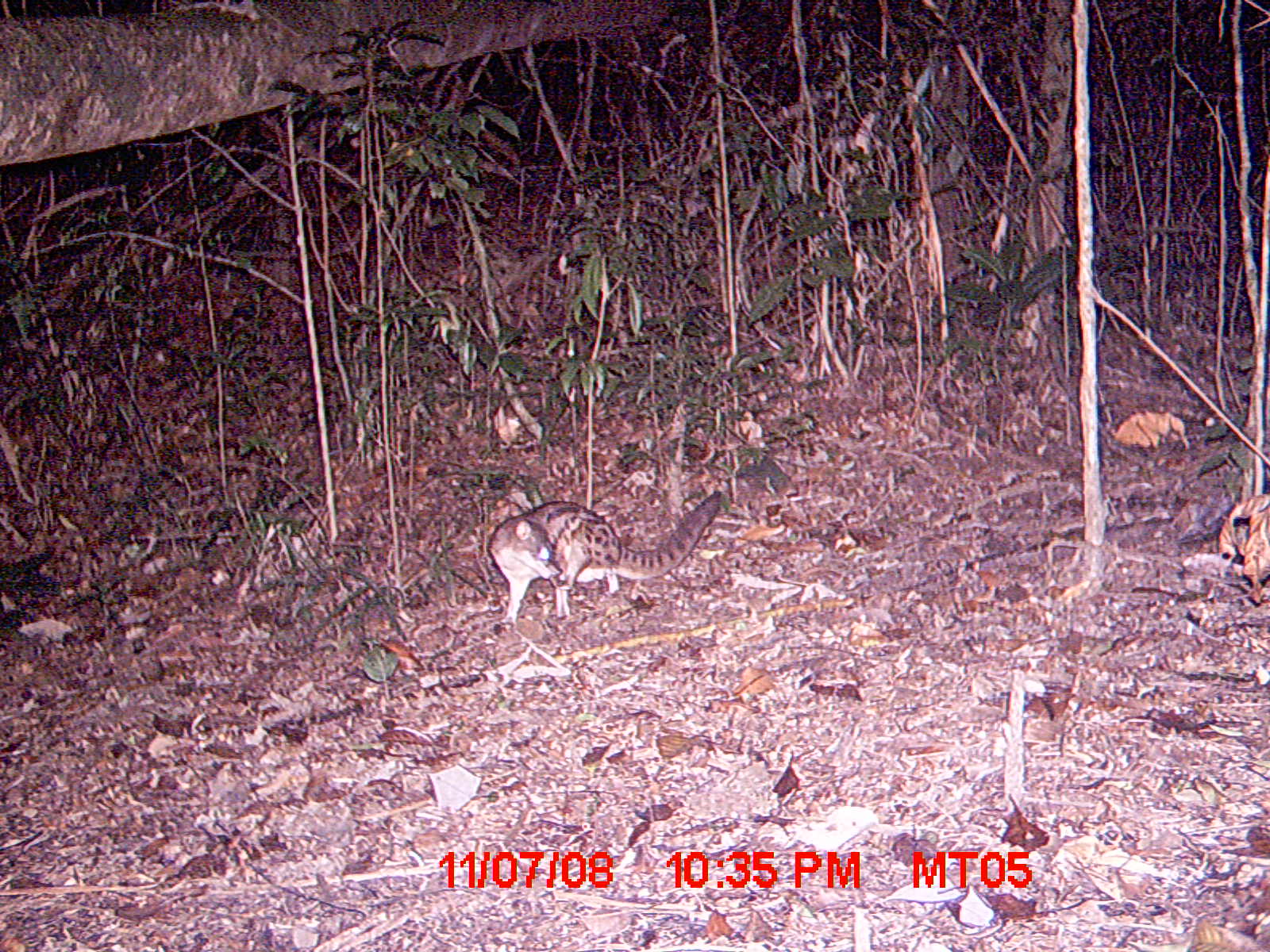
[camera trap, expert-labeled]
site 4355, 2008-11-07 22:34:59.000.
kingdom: Animalia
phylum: Chordata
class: Aves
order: Cuculiformes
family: Cuculidae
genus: Coua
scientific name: Coua serriana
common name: red-breasted coua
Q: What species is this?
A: Coua serriana (red-breasted coua).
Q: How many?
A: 1.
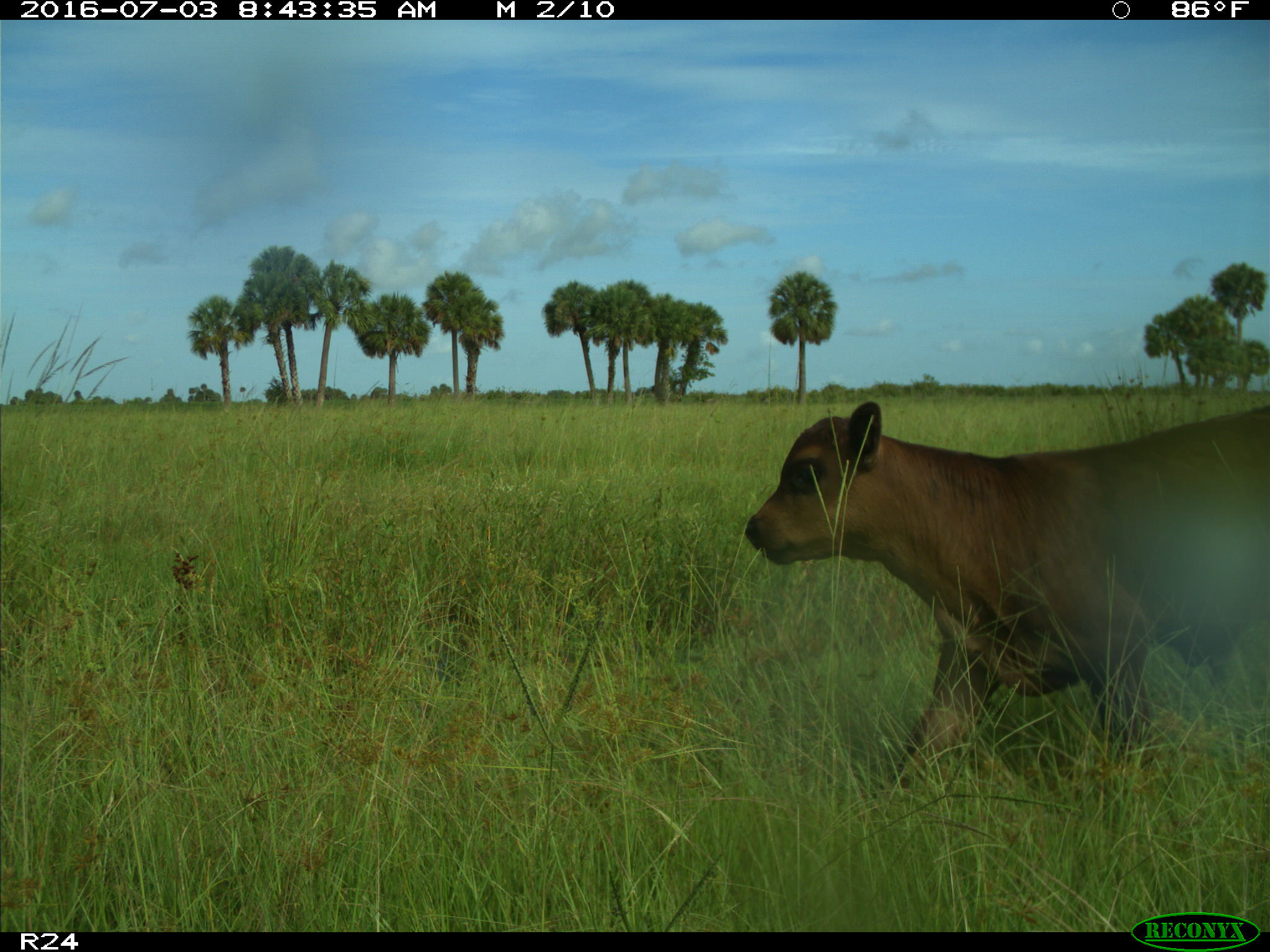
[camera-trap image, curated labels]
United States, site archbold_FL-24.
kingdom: Animalia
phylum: Chordata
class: Mammalia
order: Artiodactyla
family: Bovidae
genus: Bos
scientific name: Bos taurus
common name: domestic cow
Bos taurus (domestic cow).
____
Exercise: Print all records word for word, no images.

Output for this task:
[camera trap, expert-labeled]
site 4355, 2008-11-07 22:34:59.000.
kingdom: Animalia
phylum: Chordata
class: Aves
order: Cuculiformes
family: Cuculidae
genus: Coua
scientific name: Coua serriana
common name: red-breasted coua
Q: What species is this?
A: Coua serriana (red-breasted coua).
Q: How many?
A: 1.
[camera-trap image, curated labels]
United States, site archbold_FL-24.
kingdom: Animalia
phylum: Chordata
class: Mammalia
order: Artiodactyla
family: Bovidae
genus: Bos
scientific name: Bos taurus
common name: domestic cow
Bos taurus (domestic cow).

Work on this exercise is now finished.